Use of justice system's most draconian sanctions against wholly innocent man raises serious questions, writes JOHN WATERS
THREE WEEKS ago, an Irishman who spent a year in an Irish prison was released on appeal by the Supreme Court.
At the core of the dispute which led to his imprisonment was the Judicial Separation Act, 1989, which he alleged is being wrongly applied by family law courts. He claims that custom and practice has developed contrary to both the spirit and letter of the legislation, as well as the intentions of the Oireachtas, with the effect of providing separation on demand.
His was not an academic argument. His wife had applied to court for a separation order and arising from this application he had received a summons.
Studying the legislation, he came to the conclusion that, if he entered an appearance, he would ipso facto be asking the court to make a decision concerning his marriage. Since he did not want to end his marriage, he decided that the best option was to decline to make an appearance. He believed that, as long as he remained open to reconciliation, the law did not permit the court to interfere in his marriage on his wife’s unilateral demand.
Several times he asked the court to provide proof of its jurisdiction, but the court did not respond. In July 2009 he was arrested, brought before a judge and jailed for contempt.
This case has many disquieting aspects. One, for example, centres on a habeas corpus application by this man in late July 2009, held after the court had been cleared. A habeas corpus hearing held in secret appears, on the face of it, to be a contradiction in terms.
By ordering this man’s release, the Supreme Court has seemed to confirm that he was unjustly imprisoned. Indeed, since his appeal has been upheld (although no written judgment has been published) it is reasonable to infer that the Supreme Court has agreed, at least broadly, with his interpretation of the law in the case before it. The implications of this are staggering. It means, of course, that a massive injustice has been perpetrated.
All this raises very serious questions about the manner in which one of the justice system’s most draconian sanctions came to be used against a wholly innocent man. But perhaps even more worrying questions relate to the role, or non-role, of the media.
In September 2009, I attempted to publish an account of this disturbing case, but that column was spiked on legal advice. Newspapers, of course, are obliged to obey the law and need to protect themselves from legal jeopardy. But the press is supposed to be the “fourth estate”, the ultimate bulwark in a complex system of protections intended to shield the fragile corpus of democratic freedoms.
When the media opts out of a particular context on the basis that the law does not permit it to do its job, where do citizens go for protection in the event of error or abuse? Are we journalists simply to shrug our shoulders in the face of injustice and get on with filling space?
What have we to say to the public – that the law is the law and that’s the end of it? What when Justice nods off, when the law becomes an ass?

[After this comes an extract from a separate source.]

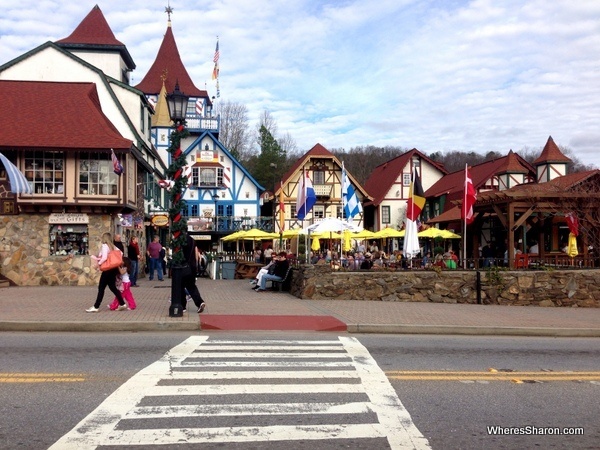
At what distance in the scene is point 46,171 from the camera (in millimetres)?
20781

If the media cannot or will not raise these questions, who will? How do we propose to protect our democracy if such questions are suppressed? And what does this leave as the point of journalism, other than as a branch of showbiz?
Last week I was again prevented, on legal advice obtained by the editors of this newspaper, from writing about another deeply disturbing case in which the child of an Irish mother was forcibly returned to England, likely to the fate of forced adoption, following hearings in the High Court and Supreme Court. This case has the gravest imaginable implications for some of the most basic human freedoms, but the public has been permitted to know almost nothing about it because of a law intended for the protection of families and children.

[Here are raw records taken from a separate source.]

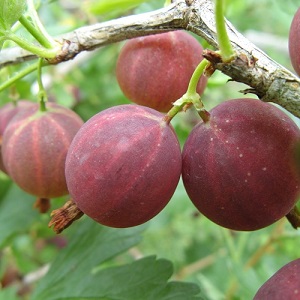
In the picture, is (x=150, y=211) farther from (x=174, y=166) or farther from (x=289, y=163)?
(x=289, y=163)

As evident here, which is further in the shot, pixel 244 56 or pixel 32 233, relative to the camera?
pixel 32 233

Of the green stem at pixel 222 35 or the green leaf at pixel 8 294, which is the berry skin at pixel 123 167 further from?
the green leaf at pixel 8 294

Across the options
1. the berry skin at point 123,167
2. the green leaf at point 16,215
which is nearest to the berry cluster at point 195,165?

In the neighbouring jurisdiction of England and Wales, which imposes similar reporting restrictions on matters pertaining to family law proceedings, a former senior family court judge has repeatedly described these circumstances as “indefensible”.
Delivering the 2010 Hershman-Levy Memorial Lecture in Birmingham last month, Lord Justice Munby, now sitting on the court of appeal, identified a distinction between family law matters which are the business of nobody beyond the immediate protagonists, and the growing phenomenon of state agencies “seeking to intrude into family life and very frequently seeking to remove children from their families”.
Where the state is pursuing such drastic powers as are implied by care and placement orders, he said, “it might be thought that the arguments in favour of publicity – in favour of openness, public scrutiny and public accountability – are particularly compelling.
“I have previously said in public that, viewed from this perspective, our present system is indefensible. I do not shrink from repeating that.”